Among those titles most recently added
to the Project Gutenberg collection are:
Judith
Shakespeare, Her Love Affairs and other Adventures by William
Black (published circa 1890), a fictionalized biography of William
Shakespeare’s daughter, which begins,
“It was a fair, clear, and
shining morning, in the sweet May-time of the
year, when a young English
damsel went forth from the town of
Stratford-upon-Avon to walk
in the fields. As she passed along by the
Guild Chapel and the Grammar
School, this one and the other that met her
gave her a kindly greeting;
for nearly every one knew her, and she was a
favorite; and she returned
those salutations with a frankness which
betokened rather the self-possession
of a young woman than the timidity
of a girl. Indeed, she was
no longer in the first sensitive dawn of
maidenhood—“
Those with an interest in how India
was viewed by a Dubliner when Great Britain still ruled the country, might want to try Life in an Indian Outpost by Gordon
Casserly (the author of The Jungle Girl, also available on Project Gutenberg), published circa 1914. The book
reads like an adventure story (though one imagines it may well reflect an uncomfortable imperialist view) and begins,
“Against the blue sky to the
north lay a dark blur that, as our troop
train ran on through the level
plains of Eastern Bengal, rose ever
higher and took shape--the
distant line of the Himalayas.”
Unfortunately, the book’s 30-some illustrations
are not included, but the list of captions is and we are left to imagine the
depictions of the author’s “Bachelor
Establishment” and “A kneeling elephant.”
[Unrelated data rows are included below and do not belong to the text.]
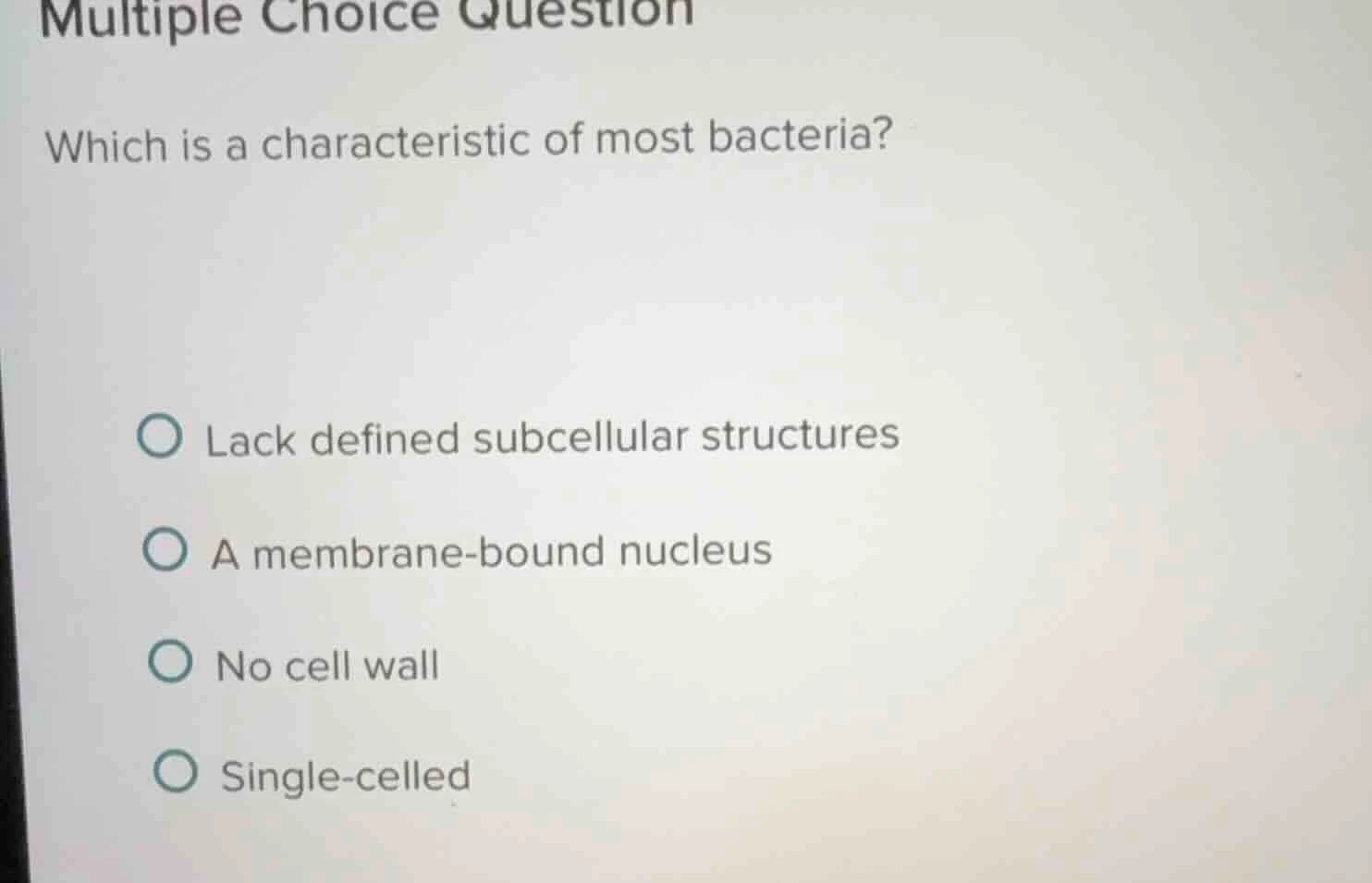 Multiple Choice Question

Which is a characteristic of most bacteria?

Lack defined subcellular structures

A membrane-bound nucleus

No cell wall

Single-celled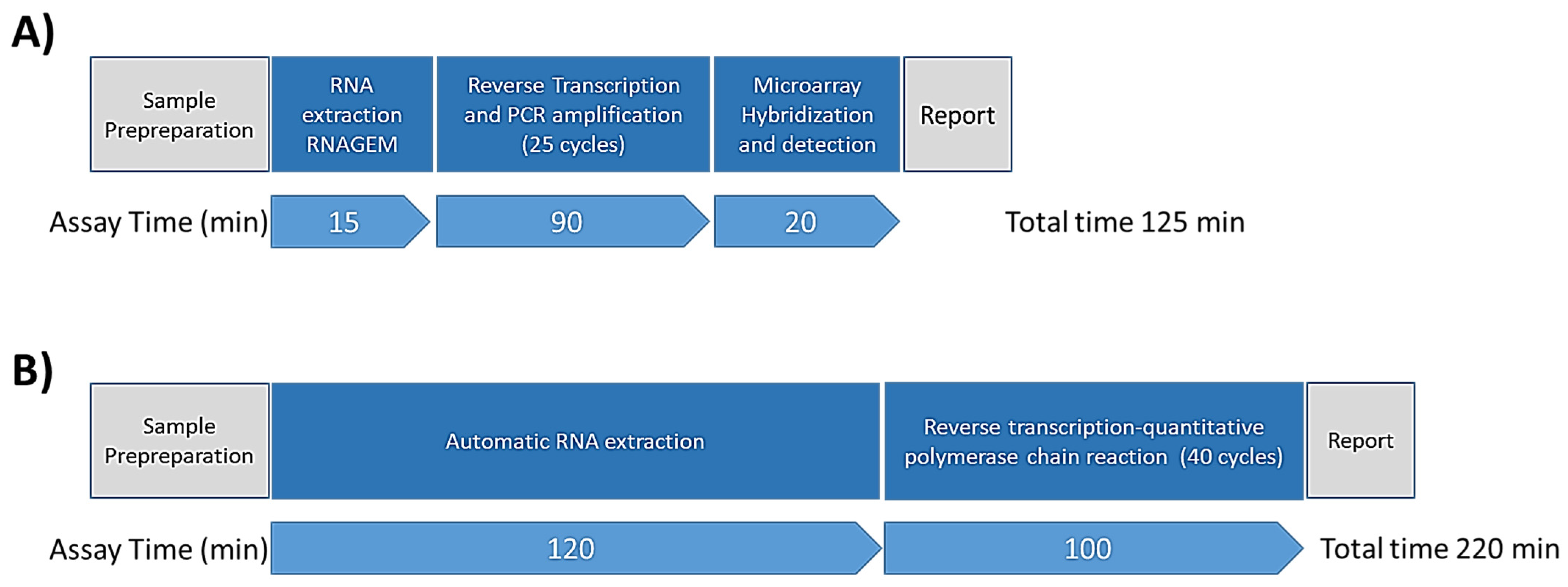 A)

Sample Prepreparation

RNA extraction RNAGEM

Reverse Transcription and PCR amplification (25 cycles)

Microarray Hybridization and detection

Report

Assay Time (min) 15 90 20 Total time 125 min

B)

Sample Prepreparation

Automatic RNA extraction

Reverse transcription-quantitative polymerase chain reaction (40 cycles)

Report

Assay Time (min) 120 100 Total time 220 min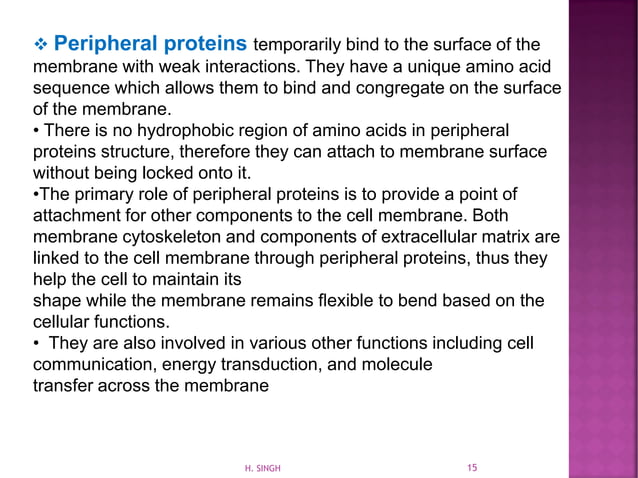 ❖ Peripheral proteins temporarily bind to the surface of the membrane with weak interactions. They have a unique amino acid sequence which allows them to bind and congregate on the surface of the membrane.
• There is no hydrophobic region of amino acids in peripheral proteins structure, therefore they can attach to membrane surface without being locked onto it.
•The primary role of peripheral proteins is to provide a point of attachment for other components to the cell membrane. Both membrane cytoskeleton and components of extracellular matrix are linked to the cell membrane through peripheral proteins, thus they help the cell to maintain its
shape while the membrane remains flexible to bend based on the cellular functions.
• They are also involved in various other functions including cell communication, energy transduction, and molecule
transfer across the membrane

H. SINGH

15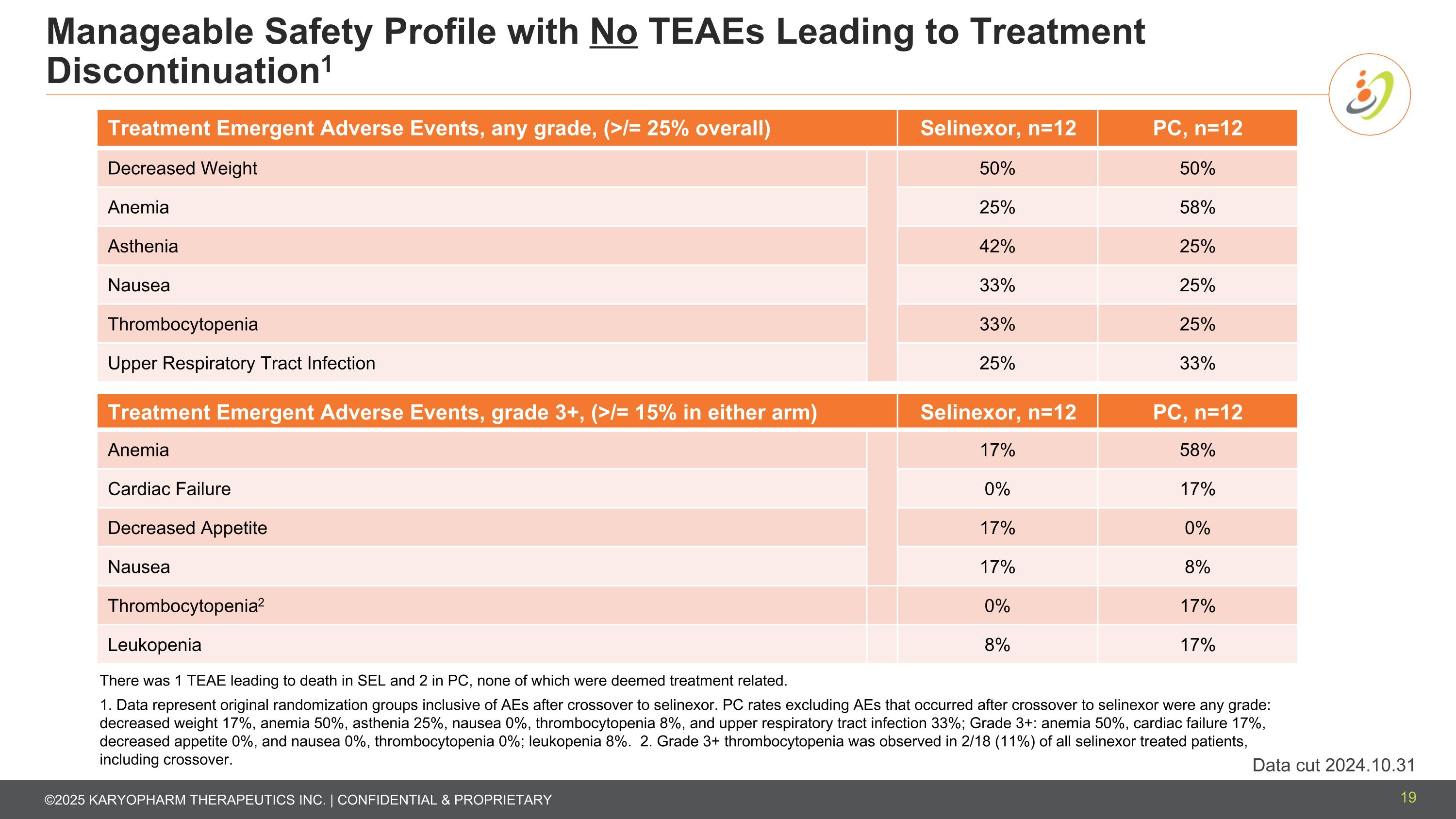 Manageable Safety Profile with No TEAEs Leading to Treatment Discontinuation$^1$

| Treatment Emergent Adverse Events, any grade, (>/= 25% overall) | Selinexor, n=12 | PC, n=12 |
|---|---|---|
| Decreased Weight | 50% | 50% |
| Anemia | 25% | 58% |
| Asthenia | 42% | 25% |
| Nausea | 33% | 25% |
| Thrombocytopenia | 33% | 25% |
| Upper Respiratory Tract Infection | 25% | 33% |

| Treatment Emergent Adverse Events, grade 3+, (>/= 15% in either arm) | Selinexor, n=12 | PC, n=12 |
|---|---|---|
| Anemia | 17% | 58% |
| Cardiac Failure | 0% | 17% |
| Decreased Appetite | 17% | 0% |
| Nausea | 17% | 8% |
| Thrombocytopenia$^2$ | 0% | 17% |
| Leukopenia | 8% | 17% |

There was 1 TEAE leading to death in SEL and 2 in PC, none of which were deemed treatment related.

1. Data represent original randomization groups inclusive of AEs after crossover to selinexor. PC rates excluding AEs that occurred after crossover to selinexor were any grade: decreased weight 17%, anemia 50%, asthenia 25%, nausea 0%, thrombocytopenia 8%, and upper respiratory tract infection 33%; Grade 3+: anemia 50%, cardiac failure 17%, decreased appetite 0%, and nausea 0%, thrombocytopenia 0%; leukopenia 8%. 2. Grade 3+ thrombocytopenia was observed in 2/18 (11%) of all selinexor treated patients, including crossover.

Data cut 2024.10.31

©2025 KARYOPHARM THERAPEUTICS INC. | CONFIDENTIAL & PROPRIETARY

19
Most of the books on Project Gutenberg
are published in English and U.S. copyright laws apply. A note on the site
reminds users:
Our ebooks are free in the United States because their copyright
has expired. They may not be free of copyright in other countries. Readers
outside of the United States must check the copyright laws of their countries
before downloading or redistributing our ebooks.
For more
general information on Project Gutenberg, visit their FAQ page.
For links to other family-friendly sites
(including at least one that features children’s fiction from around the world)
where you can access free books on-line, visit this page from About.Com.
* The time at which a work enters the public domain varies widely, depending on
what year the work was published, where it was published, and the date of the
author’s death, among many other considerations. This site at Cornell University offers more detailed information.